FRAGMENTO CITADO
^^^^^^^^
Con esto queremos remarcar una única idea: esa batalla ideológica y cultural tan presente en la actualidad, es una batalla física y material por el espacio. El auge del fascismo, las problemáticas ligadas a la criminalización de la clase trabajadora migrante, los desahucios masivos, la crisis de vivienda, la eliminación de los servicios públicos, la violencia hacia los espacio culturales y de autorganización de clase como pueden ser la Cinètika en Barcelona o la Antiga Massana, ya desalojada por la fuerza en la misma ciudad, conforman la materialización de toda una agenda política por parte de la clase burguesa que sí, oh, sorpresa, está en disputa por el espacio con la clase trabajadora.
^^^^^^^^
ENTRADAS MOSTRADAS
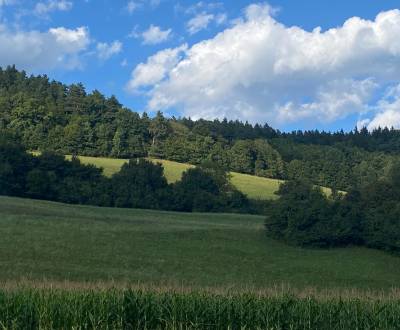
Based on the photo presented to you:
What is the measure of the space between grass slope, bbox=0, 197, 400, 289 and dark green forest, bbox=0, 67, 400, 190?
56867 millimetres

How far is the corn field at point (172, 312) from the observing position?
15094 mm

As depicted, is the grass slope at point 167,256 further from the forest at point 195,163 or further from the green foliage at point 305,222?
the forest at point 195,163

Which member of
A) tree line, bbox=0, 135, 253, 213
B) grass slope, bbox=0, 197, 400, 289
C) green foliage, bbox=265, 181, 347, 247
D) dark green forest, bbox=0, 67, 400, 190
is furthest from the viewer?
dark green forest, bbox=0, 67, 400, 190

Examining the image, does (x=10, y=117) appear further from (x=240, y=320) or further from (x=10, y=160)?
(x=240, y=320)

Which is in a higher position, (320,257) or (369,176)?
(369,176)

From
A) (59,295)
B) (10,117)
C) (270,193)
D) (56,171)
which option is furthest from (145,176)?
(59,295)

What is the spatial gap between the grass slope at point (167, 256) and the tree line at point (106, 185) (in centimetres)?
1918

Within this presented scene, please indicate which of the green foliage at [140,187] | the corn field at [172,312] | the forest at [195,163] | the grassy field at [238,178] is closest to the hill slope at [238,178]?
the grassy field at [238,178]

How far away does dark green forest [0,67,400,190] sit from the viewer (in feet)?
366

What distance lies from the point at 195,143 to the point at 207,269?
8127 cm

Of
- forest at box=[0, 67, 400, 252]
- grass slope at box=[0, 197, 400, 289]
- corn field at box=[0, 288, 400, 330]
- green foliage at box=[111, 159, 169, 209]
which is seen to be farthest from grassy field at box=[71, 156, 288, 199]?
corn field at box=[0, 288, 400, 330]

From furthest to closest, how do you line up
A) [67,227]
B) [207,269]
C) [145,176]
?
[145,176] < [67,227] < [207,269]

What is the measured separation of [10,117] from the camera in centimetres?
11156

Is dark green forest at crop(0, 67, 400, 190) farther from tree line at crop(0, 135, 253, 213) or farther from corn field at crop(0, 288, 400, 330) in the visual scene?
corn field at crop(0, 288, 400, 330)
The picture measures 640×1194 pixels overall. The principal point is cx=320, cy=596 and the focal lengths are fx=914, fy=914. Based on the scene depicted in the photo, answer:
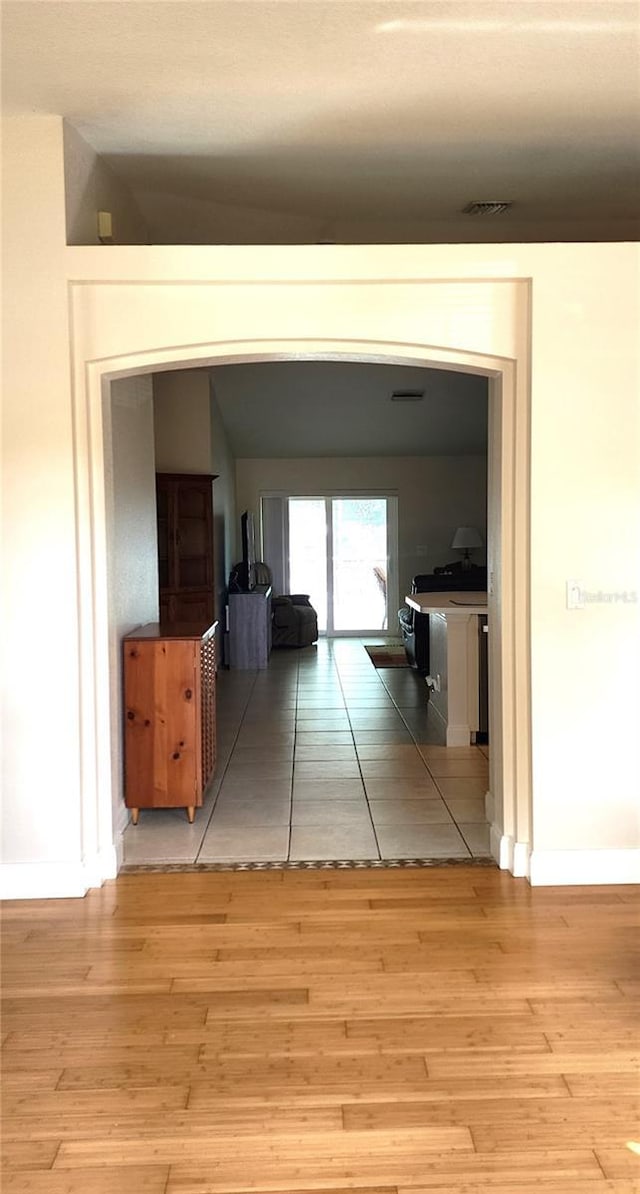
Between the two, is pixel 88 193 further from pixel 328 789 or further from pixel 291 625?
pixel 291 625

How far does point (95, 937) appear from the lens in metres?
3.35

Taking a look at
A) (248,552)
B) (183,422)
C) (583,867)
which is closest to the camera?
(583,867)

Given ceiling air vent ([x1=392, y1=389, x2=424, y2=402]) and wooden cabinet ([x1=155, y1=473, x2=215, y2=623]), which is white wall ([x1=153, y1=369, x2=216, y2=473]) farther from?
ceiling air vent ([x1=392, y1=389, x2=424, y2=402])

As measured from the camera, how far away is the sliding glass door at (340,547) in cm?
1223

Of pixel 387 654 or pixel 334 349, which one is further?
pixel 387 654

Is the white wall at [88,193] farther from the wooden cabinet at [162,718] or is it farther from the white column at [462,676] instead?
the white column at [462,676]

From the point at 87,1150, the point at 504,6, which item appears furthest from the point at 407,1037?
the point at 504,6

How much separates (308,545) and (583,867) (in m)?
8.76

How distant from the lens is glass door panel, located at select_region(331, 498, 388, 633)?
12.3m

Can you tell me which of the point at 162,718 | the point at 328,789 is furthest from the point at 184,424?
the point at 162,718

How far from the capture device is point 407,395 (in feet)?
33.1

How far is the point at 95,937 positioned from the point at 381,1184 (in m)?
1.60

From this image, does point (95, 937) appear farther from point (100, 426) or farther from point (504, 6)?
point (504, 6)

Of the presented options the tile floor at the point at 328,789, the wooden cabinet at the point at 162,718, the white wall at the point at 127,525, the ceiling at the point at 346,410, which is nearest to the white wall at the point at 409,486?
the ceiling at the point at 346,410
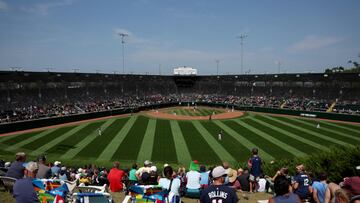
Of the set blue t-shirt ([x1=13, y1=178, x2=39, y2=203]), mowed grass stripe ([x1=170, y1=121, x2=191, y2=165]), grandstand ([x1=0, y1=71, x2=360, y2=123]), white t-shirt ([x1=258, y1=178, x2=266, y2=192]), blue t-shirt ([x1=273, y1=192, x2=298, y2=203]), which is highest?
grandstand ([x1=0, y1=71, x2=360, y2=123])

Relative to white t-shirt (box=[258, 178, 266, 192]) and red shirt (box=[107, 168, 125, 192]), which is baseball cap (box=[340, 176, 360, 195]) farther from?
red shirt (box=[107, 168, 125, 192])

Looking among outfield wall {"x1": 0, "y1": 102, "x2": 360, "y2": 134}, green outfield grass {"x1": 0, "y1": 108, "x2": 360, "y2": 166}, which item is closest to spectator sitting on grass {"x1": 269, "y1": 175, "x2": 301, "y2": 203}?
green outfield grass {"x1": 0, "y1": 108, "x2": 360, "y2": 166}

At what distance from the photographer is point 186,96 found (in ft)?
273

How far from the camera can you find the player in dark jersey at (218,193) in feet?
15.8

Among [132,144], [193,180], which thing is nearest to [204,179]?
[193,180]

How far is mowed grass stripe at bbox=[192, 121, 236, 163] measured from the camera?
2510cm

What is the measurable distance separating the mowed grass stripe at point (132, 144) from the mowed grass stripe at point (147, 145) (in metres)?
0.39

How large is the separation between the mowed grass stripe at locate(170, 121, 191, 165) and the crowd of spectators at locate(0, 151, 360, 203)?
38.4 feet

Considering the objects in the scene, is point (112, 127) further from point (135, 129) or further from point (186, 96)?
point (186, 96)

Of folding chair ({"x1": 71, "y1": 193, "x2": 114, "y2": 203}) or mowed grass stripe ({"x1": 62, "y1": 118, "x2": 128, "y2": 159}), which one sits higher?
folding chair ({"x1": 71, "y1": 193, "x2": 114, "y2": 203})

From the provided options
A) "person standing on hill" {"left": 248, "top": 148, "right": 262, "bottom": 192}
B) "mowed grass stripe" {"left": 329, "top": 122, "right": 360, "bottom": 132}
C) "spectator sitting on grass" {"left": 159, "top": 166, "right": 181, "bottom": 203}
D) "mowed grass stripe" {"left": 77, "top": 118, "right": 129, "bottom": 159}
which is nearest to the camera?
^^^^^^^^
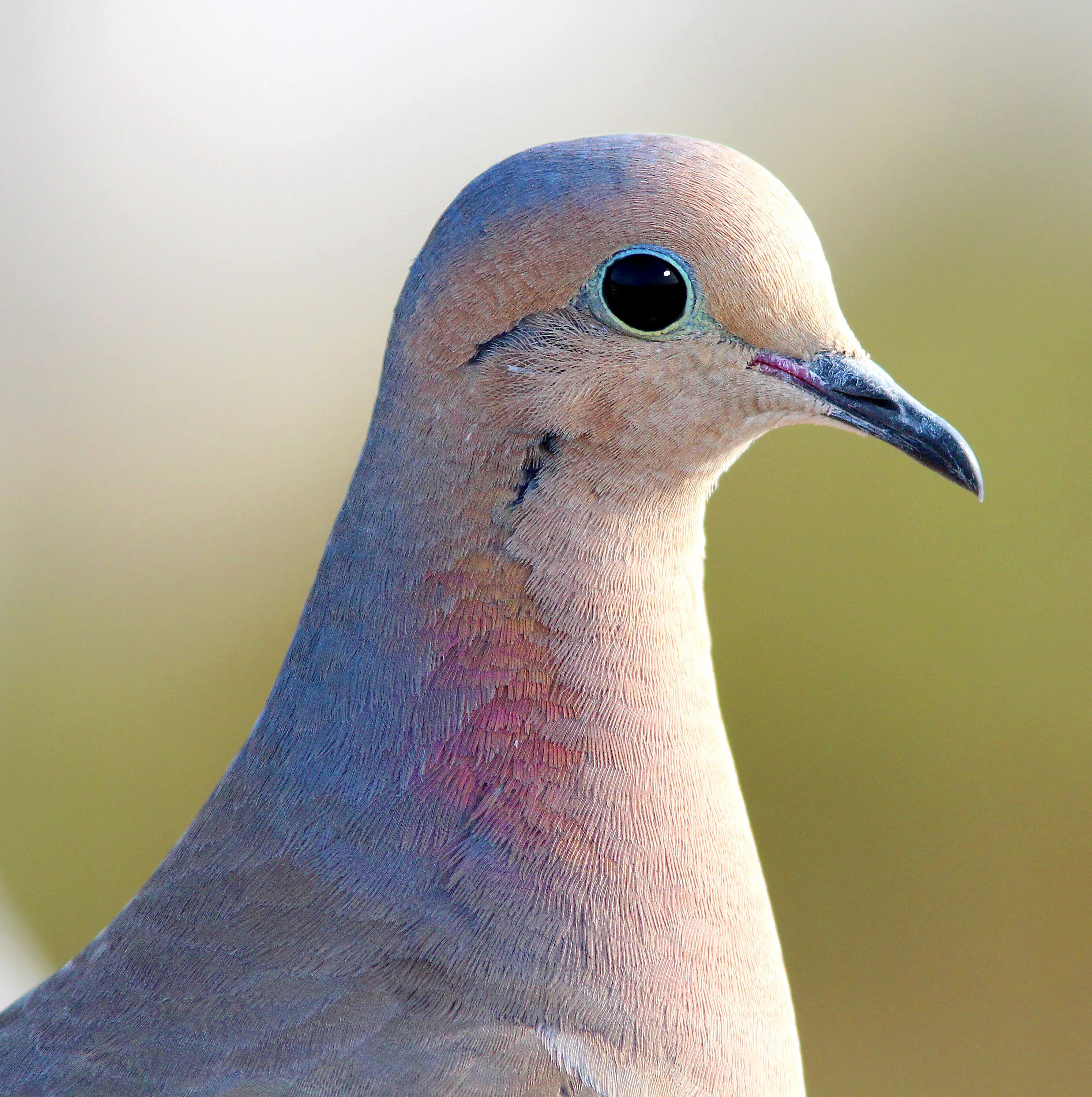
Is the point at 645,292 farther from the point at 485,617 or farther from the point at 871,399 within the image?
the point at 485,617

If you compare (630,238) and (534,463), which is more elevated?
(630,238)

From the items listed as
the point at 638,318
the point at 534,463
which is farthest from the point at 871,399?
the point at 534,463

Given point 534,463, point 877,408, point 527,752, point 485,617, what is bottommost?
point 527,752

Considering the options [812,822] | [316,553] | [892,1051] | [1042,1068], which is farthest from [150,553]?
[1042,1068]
^^^^^^^^
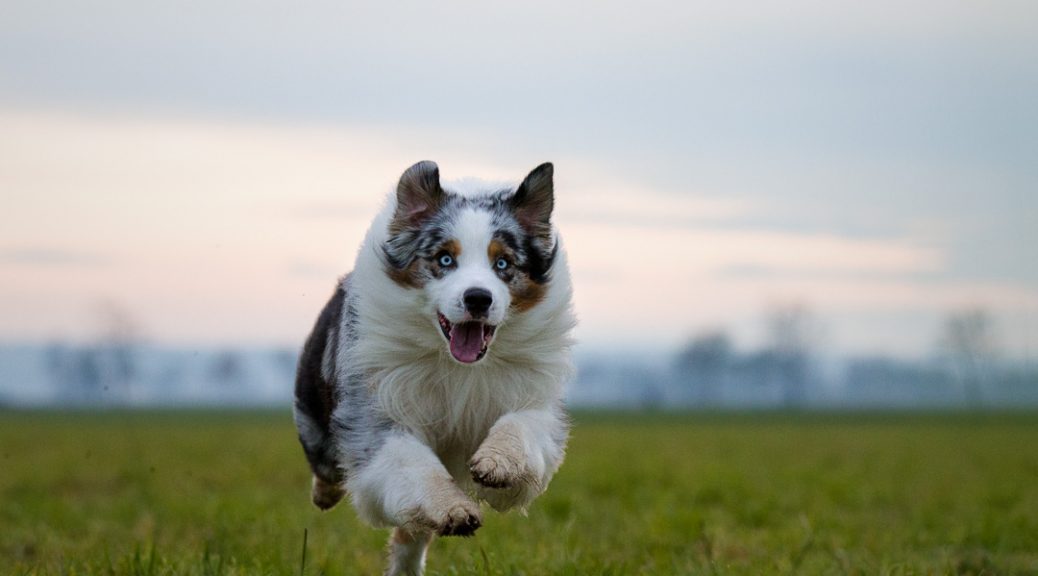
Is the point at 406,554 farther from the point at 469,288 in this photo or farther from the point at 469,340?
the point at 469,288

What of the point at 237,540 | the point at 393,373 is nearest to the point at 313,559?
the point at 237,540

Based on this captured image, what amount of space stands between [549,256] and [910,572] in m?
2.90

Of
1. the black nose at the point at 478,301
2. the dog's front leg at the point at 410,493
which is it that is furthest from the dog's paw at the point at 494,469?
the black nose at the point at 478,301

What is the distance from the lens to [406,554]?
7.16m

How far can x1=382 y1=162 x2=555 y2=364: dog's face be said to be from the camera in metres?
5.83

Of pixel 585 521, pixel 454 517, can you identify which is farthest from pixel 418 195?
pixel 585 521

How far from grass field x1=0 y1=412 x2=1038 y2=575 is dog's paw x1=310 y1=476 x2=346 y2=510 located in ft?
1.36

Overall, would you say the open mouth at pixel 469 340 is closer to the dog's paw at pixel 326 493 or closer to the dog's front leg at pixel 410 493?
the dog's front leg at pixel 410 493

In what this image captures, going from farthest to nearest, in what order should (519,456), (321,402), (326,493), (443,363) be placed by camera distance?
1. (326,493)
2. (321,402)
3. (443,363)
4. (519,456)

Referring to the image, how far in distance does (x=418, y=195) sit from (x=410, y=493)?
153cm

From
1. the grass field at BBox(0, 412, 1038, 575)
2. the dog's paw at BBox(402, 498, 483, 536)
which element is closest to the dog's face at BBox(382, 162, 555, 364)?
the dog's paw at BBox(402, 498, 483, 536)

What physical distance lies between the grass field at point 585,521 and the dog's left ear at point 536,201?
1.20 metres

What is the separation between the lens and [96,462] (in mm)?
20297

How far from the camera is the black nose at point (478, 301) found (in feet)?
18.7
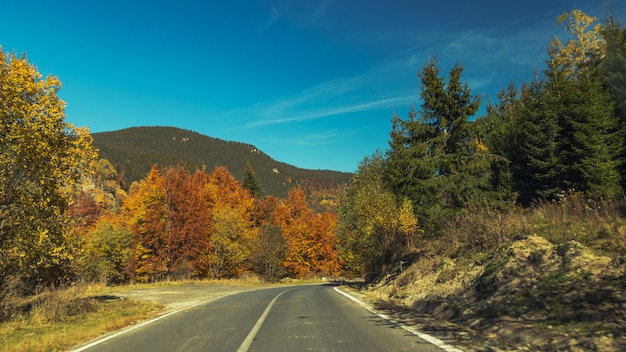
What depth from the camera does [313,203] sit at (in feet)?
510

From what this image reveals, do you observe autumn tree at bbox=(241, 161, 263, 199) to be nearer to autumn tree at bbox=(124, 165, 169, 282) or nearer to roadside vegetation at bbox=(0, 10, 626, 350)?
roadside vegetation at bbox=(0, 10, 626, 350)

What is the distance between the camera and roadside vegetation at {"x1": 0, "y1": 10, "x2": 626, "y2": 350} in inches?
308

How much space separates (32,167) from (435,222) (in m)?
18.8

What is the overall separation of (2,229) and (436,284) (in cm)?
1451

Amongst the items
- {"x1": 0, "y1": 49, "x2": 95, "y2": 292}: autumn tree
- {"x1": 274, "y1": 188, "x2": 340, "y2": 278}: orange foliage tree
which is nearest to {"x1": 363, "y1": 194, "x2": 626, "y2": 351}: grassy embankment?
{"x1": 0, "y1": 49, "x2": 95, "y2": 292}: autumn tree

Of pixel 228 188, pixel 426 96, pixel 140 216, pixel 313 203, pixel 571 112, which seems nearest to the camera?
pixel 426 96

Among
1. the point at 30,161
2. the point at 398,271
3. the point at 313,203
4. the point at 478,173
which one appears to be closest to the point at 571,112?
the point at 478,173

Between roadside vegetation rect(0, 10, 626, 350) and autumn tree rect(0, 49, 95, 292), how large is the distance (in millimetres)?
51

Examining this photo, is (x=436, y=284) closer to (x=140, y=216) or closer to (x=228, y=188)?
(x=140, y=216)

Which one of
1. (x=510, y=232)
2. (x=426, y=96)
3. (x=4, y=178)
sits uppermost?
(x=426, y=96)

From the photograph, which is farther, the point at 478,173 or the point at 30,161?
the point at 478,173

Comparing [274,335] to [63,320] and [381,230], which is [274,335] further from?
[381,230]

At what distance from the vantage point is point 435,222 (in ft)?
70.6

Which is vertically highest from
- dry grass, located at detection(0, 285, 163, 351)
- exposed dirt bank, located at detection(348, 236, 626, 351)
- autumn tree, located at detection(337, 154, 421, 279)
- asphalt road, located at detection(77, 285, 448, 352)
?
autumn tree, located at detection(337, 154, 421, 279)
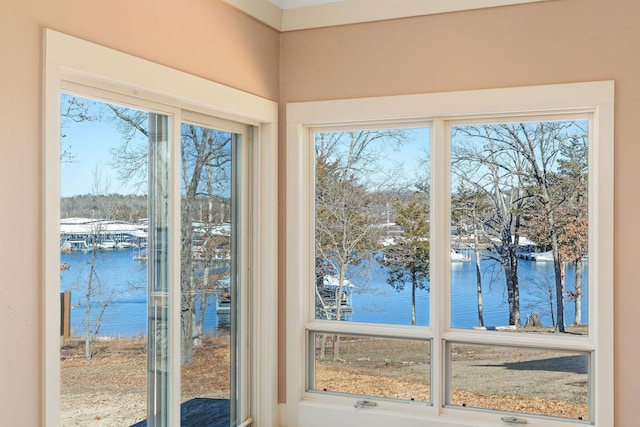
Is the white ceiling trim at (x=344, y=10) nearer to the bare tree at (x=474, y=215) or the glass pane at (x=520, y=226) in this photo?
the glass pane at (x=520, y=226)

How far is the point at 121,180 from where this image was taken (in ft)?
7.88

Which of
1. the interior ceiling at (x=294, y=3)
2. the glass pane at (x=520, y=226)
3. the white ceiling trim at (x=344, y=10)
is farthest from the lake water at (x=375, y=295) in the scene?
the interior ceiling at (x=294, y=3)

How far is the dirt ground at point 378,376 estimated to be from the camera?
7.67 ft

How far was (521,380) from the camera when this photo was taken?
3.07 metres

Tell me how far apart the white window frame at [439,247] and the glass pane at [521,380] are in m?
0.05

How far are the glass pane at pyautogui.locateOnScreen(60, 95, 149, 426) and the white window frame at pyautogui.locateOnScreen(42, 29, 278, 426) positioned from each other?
^^^^^^^^
PROBLEMA BREVE 1
Identifica y copia cada línea de las entradas que contiene la cadena "large".
PROBLEMA BREVE 2
Redacta la continuación del fragmento sobre la disputa por el espacio entre la clase burguesa y la clase trabajadora, a partir de su última oración.

RESULTADO 1
How large is the separation between the mowed grass stripe at locate(170, 121, 191, 165) and the crowd of spectators at locate(0, 151, 360, 203)?
Between roadside vegetation rect(0, 10, 626, 350) and autumn tree rect(0, 49, 95, 292), how large is the distance (in millimetres)?

RESULTADO 2
La derrota que hemos sufrido, como clase, durante estas últimas décadas nos ha alejado de los marcos materialistas de análisis social de la realidad. No obstante, los estudios urbanos nos devuelven un espejo inquebrantable donde los conceptos de clase y de lucha se cristalizan. Sin ir más lejos, el espacio es en sí movimiento, cambio y conflicto. Como el antropólogo Manuel Delgado apunta: 

Espacio quiere decir no solo posibilidad de encuentro, sino asimismo inexorabilidad, tarde o temprano, del encontronazo, porque no siempre dos entidades, instancias, colectivos o individuos pueden compartir un mismo lugar o al menos hacerlo en las mismas condiciones de presencia y accesibilidad. (Benach y Delgado, 2022, 94). 

Siguiendo a Delgado somos conscientes de que los espacios comunales siempre tendrán, como cualquier otra tipología de organización urbana, conflicto. No obstante, aunque  no idealizamos lo comunal, sí lo defendemos frente a la precariedad, la violencia y el proceso de colonización burgués por parte de toda una política capitalista del espacio que genera que vivamos en lugares paradójicamente invivibles.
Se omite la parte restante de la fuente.